━━━━━ Extrait du document

Le Capital au XXIe siècle
Après trois billets sur le contenu du livre de Thomas Piketty, Le Capital au XXIe siècle, il est grand temps que je parle du livre comme tel. Ce livre est tout simplement un monument, la bible de l’analyse des inégalités de revenu et de capital! Non seulement ce livre et ses ajouts sur Internet constituent-ils une somme vertigineuse de données sur ces questions, mais ses analyses pleines de nuances nous permettent de leur accorder l’importance et la place qu’elles ont.
Contenu
«J’ai tenté dans cet ouvrage de présenter l’état actuel de nos connaissances historiques sur la dynamique de la répartition des revenus et des patrimoines depuis le XVIIIème siècle, et d’examiner quelles leçons il est possible d’en tirer pour le siècle qui s’ouvre.

━━━━━━━━━━

• Énoncé du problème
Pouvez-vous recopier intégralement, sans la moindre modification, l'extrait ci-dessus consacré au livre Le Capital au XXIe siècle ?

━━━━━ Données fournies

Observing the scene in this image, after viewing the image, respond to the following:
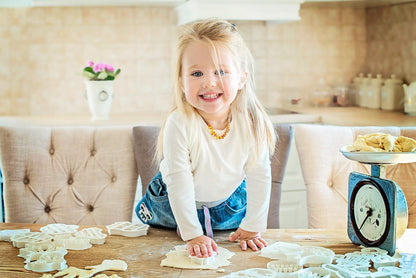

━━━━━━━━━━

• Réponse correcte
Le Capital au XXIe siècle
Après trois billets sur le contenu du livre de Thomas Piketty, Le Capital au XXIe siècle, il est grand temps que je parle du livre comme tel. Ce livre est tout simplement un monument, la bible de l’analyse des inégalités de revenu et de capital! Non seulement ce livre et ses ajouts sur Internet constituent-ils une somme vertigineuse de données sur ces questions, mais ses analyses pleines de nuances nous permettent de leur accorder l’importance et la place qu’elles ont.
Contenu
«J’ai tenté dans cet ouvrage de présenter l’état actuel de nos connaissances historiques sur la dynamique de la répartition des revenus et des patrimoines depuis le XVIIIème siècle, et d’examiner quelles leçons il est possible d’en tirer pour le siècle qui s’ouvre.